Meditation also stimulates the creation of new neural pathways between the right and left hemispheres of the brain, creating the brain balance that induces the high-performance state that scientists call “whole brain functioning”, that athletes call “the zone”, that artists call “flow”.
“This should come as no surprise,” says neurologist Gary Kaplan, trying to put the science into more everyday language. “Because the effortless activity of transcending [required by creativity] is the opposite of the narrowly focused activity of analysis. What we are nurturing [when we meditate] is a direct, unimpeded channel between the conscious mind and the unbounded ground state of the mind, at once infinitely silent and the source of all creative expression. [Meditation is simply allowing the mind to reach its ground state, where we can experience thought at its creation.”
In meditation, the body settles into a stillness as deep as sleep while the mind remains focused. This allows the deeper dimensions of our minds – what we popularly refer to as the heart and the soul – to surface.
These speak in whispers. Their intimations – insights, ideas, intuitions – occasionally break through under normal conditions but more often are drowned out by our chattering, surface, ego mind. By meditating regularly, we actively seek them out, turning down the volume on the noise of the outer world, on our usual train of thought, allowing us to tune into the wise insights of our own creative consciousness.

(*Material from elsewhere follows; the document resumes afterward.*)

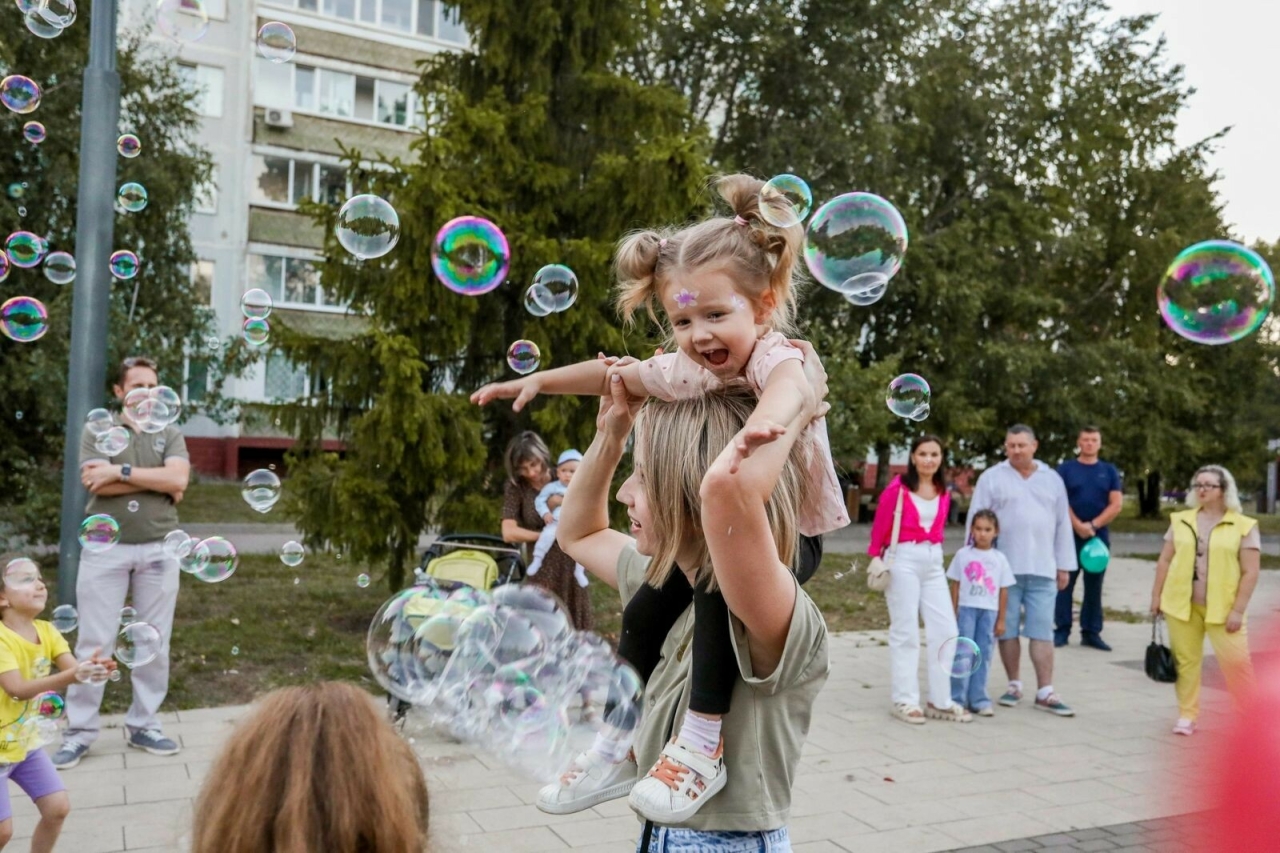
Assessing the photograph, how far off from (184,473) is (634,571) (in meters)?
4.97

Making ourselves available to our deepest mind functions in this way also allows the most profound and pleasing human experiences – peace, joy, love, wellbeing and creative flow – to arise. We can have such experiences without meditation, of course, but they are likely to prove illusive or erratic. Meditation practice allows us regular direct and conscious access, so these experiences become more everyday for us.
Regular meditators testify to being able to enjoy these inner states, even when the outer conditions of life are challenging or painful.
Inspiration Meditation allows us to bring attention to that part of us which is creative even in times when our outer world might feel far from ‘creative’. We can connect inwardly without reliance on the outer expression of our life in a matter of seconds. Anywhere. Anytime.